On rebute ceux qui ne sont bons que pour eux
Il se dit des femmes qui refusent l'hommage d'un amant.
Mais Alphée aujourd'hui n'est pas tant rebuté ; Vous ne fuyez plus sa présence
de QUIN. dans Proserp. II, 5
Assez coquette pour ne rebuter personne
J'ai rebuté Damis : quelle honte de retourner à lui !
de D'ALLAINVAL dans École des bourgeois, III, 5
4
Il signifie quelquefois simplement refuser. Rebuter une pièce de monnaie qui est de mauvais aloi.
Ne pas vouloir d'une chose.

____________

◆ **CONSIGNE 1**
Recopiez tout le passage de l'article sur le verbe « rebuter » qui va de « de D'ALLAINVAL dans » jusqu'à « vouloir d'une chose. ».
◆ **CONSIGNE 2**
Poursuivez l'article sur le verbe « rebuter » à partir de sa dernière phrase.
Les lignes qui viennent n'ont aucun lien avec l'article sur le verbe « rebuter ».

◆ **DONNÉES ENREGISTRÉES**
____________

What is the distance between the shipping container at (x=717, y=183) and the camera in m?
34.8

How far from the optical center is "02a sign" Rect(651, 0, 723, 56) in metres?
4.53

____________

◆ **RÉPONSE FINALE 1**
de D'ALLAINVAL dans École des bourgeois, III, 5
4
Il signifie quelquefois simplement refuser. Rebuter une pièce de monnaie qui est de mauvais aloi.
Ne pas vouloir d'une chose.

◆ **RÉPONSE FINALE 2**
Avant qu'un peu de terre obtenu par prière Pour jamais sous la tombe eût enfermé Molière, Mille de ses beaux traits aujourd'hui si vantés Furent des sots esprits à nos yeux rebutés
Il [l'oiseau royal] rebute celui [riz] qui n'est pas de bonne qualité
Si la fonte ne pesait pas au moins cinq cent vingt livres le pied cube, on rebuterait la pièce comme non recevable
de Georges Louis Leclerc, comte de BUFFON dans Hist. min. introd. part. exp. Oeuv. t. VIII, p. 143
5
Décourager, dégoûter par les difficultés, par les obstacles.
Si cette cruauté ne rebute un amant, Il a beaucoup d'ardeur ou peu de sentiment
Il est vrai, son humeur a rebuté la mienne
de Jean de LA FONTAINE dans Florent. I, 8
Ce qui rebute les mauvais chrétiens de la pratique de la vertu....
Le péril ne vous rebute point : cela est fier, cela est héroïque
L'opération de ranger les mots dans leur ordre naturel au milieu des inversions latines demande une contention d'esprit qui fait une véritable peine à leur cerveau [des enfants], et par conséquent qui les rebute
de DUMARS. dans Oeuv. t. I, p. 8
J'étais facile à rebuter
Il se dit avec de et un infinitif.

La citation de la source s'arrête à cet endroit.